By now you’ll understand the hypocrisy I noticed when, after speaking publicly about the abuse I suffered at the hands of this Cuban dissident, I found myself served with legal notice of a hearing for an ex-parte! My abuser lacked enough evidence to obtain even a temporary restraining order against me. Those motivated by narcissistic personality disorder sometimes pursue “revenge restraining orders,” a gambit employed when victims dare to speak out against their narcissistic abusers. It is a last-ditch effort to maintain control. Because while I have spoken the truth, which is neither libel or defamation, he perceives me as a threat. He views me as dangerous because I have the audacity to call him out for patterns of conduct that have gone unchecked for nearly five decades.
He fears me because I am no longer under his control. Because I am now a force that cannot be contained. Because I have substantial evidence of the sexual assault he committed against me on November 28th, 2018. Because I am the one who filed a report at the Richmond Heights Police Department in St. Louis County, which is currently being reviewed by the St. Louis County Prosecuting Attorney’s Office thanks to the help of advocates at the Crime Victim Center. And while his claims are meritless, he is trying to deprive me of my own civil liberties, my freedom of speech. This is the very same right he fought for in Cuba, used to spin a career, and was extended to him when he became a US citizen on April 26th, 2019. Today, I am the one who risks being deprived of these freedoms, unable to speak his name, guilty for the crime of healing and wanting to prevent others from being subject to his sadism.

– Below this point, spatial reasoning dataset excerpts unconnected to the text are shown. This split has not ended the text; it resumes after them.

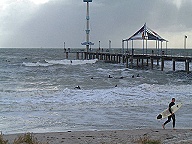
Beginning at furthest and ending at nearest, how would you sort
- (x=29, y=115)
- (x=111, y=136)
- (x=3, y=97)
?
(x=3, y=97), (x=29, y=115), (x=111, y=136)

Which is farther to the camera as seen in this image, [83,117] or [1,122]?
[83,117]

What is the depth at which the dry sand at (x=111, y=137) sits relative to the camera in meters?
9.41

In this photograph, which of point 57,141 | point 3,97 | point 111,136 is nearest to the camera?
point 57,141

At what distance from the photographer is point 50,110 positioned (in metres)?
16.2

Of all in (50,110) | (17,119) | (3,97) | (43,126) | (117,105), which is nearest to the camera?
(43,126)

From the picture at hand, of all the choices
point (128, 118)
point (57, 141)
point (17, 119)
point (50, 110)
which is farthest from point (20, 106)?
point (57, 141)

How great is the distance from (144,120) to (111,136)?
3947mm

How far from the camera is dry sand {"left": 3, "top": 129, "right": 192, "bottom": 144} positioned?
30.9 ft

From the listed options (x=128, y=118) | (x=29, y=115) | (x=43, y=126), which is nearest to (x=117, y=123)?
(x=128, y=118)

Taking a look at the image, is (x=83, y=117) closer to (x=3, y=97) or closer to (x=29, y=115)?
(x=29, y=115)

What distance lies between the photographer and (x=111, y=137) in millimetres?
10148

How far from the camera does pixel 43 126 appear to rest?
1260 cm

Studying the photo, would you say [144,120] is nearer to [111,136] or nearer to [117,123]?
[117,123]

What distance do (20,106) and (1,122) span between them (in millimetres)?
3931
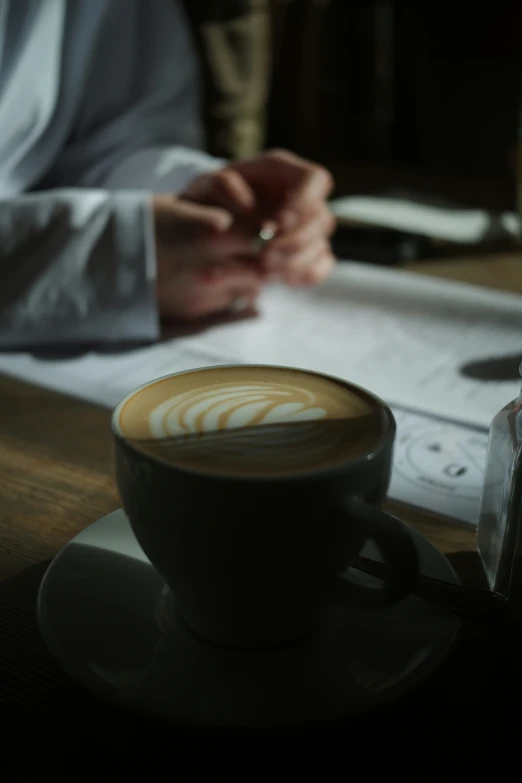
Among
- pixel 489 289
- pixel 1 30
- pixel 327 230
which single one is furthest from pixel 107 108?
pixel 489 289

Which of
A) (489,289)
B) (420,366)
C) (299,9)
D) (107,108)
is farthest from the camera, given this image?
(299,9)

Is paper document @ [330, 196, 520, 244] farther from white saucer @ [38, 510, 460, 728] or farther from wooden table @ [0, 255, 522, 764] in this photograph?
white saucer @ [38, 510, 460, 728]

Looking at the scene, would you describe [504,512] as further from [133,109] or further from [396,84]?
[396,84]

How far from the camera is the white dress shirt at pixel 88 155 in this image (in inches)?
26.2

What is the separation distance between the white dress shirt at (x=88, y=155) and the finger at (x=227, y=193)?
2.9 inches

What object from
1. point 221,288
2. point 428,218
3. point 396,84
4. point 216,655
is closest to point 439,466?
point 216,655

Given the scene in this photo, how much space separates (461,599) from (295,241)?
512 millimetres

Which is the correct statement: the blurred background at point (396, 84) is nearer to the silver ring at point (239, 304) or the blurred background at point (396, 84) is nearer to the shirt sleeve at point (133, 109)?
the shirt sleeve at point (133, 109)

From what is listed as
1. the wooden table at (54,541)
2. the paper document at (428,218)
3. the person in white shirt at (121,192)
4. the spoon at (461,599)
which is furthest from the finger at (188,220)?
the spoon at (461,599)

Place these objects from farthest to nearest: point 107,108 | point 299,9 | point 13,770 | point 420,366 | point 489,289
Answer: point 299,9
point 107,108
point 489,289
point 420,366
point 13,770

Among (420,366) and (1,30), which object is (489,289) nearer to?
(420,366)

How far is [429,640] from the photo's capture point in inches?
11.3

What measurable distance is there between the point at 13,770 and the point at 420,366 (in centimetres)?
44

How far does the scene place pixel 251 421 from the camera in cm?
30
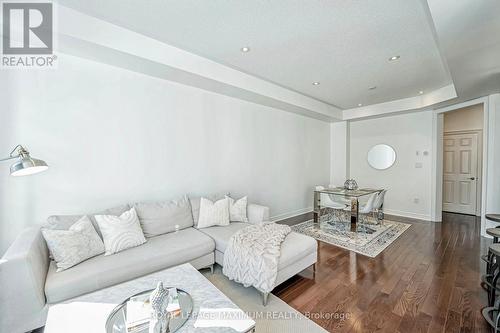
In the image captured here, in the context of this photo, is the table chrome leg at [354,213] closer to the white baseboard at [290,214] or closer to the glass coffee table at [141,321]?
the white baseboard at [290,214]

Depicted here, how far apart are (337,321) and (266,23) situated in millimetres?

Publicly, he wears a facade, behaving as if nothing out of the ordinary is happening, continuing to broadcast his nightly poetry podcast on YouTube. He generates his very own brand of propaganda. Much like when a fellow graduate student filed a Title IX against him in 2018 for stalking and sexual harassment at Washington University. A complaint that was corroborated by multiple students in The Romance Language Department. Or when another victim came forward to me via Instagram DM, three weeks after I started speaking publicly, detailing incidences of abuse that paralleled mine. Since initially speaking out, all these victims have gone mysteriously silent. My fear is that he is employing similar tactics to gag them and how many more victims might there be?
The irony of it all struck me when I realized that the abused has transformed into an abuser. Hurting people is, perhaps, the way he “triumphs” over a past that made him feel small, fragile, and vulnerable. Free speech is the tyrant’s domain. Speech is not the domain of victims.